C'est d'ailleurs après le carnage de la promenade des Anglais, fin juillet, que Kassim apparaît pour la première fois dans une vidéo de propagande de l'EI. Visage découvert, vêtu d'un treillis militaire, il glorifie l'action du tueur de Nice, profère des menaces à l'encontre de la France et décapite, en pleine rue, un otage de sang froid.

Un membre influent de la "djihadosphère"

Le bourreau de Daech apparaît désormais comme l'un des membres les plus influents de la communauté djihadiste française sur Telegram. Son nom ressort régulièrement dans les conversations sur ce réseau. Sa mission est, semble-t-il, de recruter des aspirants terroristes ayant échoué à rejoindre les terres du djihad, à l'image de Kermiche et Petitjean.

A ce stade, Kassim n'est pas relié à d'autres dossiers terroristes. Mais son prosélytisme intensif illustre le virage dans la stratégie de Daech: plutôt que monter des opérations comme celle du 13 novembre en missionnant ses combattants aguerris, l'organisation terroriste insuffle à distance des idées d'actions violentes puis se les approprie.

"Il a prétendu qu'il était repenti"

Avant Telegram, le Roannais avait, comme beaucoup de djihadistes, choisi Facebook pour verser sa propagande. Fin 2015, il y crée une page sous le nom féminin de "Nicole Ambrosia" pour attirer des candidats au djihad. Il veut, prétend-il, appeler "au réveil" des musulmans. Démasqué, il est dénoncé par une association locale à la police, qui exhorte le réseau social à suspendre son compte.

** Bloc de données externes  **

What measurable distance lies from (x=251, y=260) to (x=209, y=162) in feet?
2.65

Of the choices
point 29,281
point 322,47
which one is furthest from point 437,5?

Selon Le Progrès, Rachid Kassim se radicalise en 2011 après un séjour en Algérie et disparaît des radars l'année suivante après un déménagement en Egypte avec sa famille. A Roanne, ils sont nombreux à se souvenir de lui. "A l'époque, des frères se sont mobilisés dès qu'ils ont senti une dérive dans ses paroles. Ils l'ont emmené à des séminaires. Il a prétendu qu'il était repenti et avait compris ses erreurs", se remémore un membre d'une association locale, interrogé par L'Express. Et de conclure, dans un soupir: "Visiblement, c'était faux."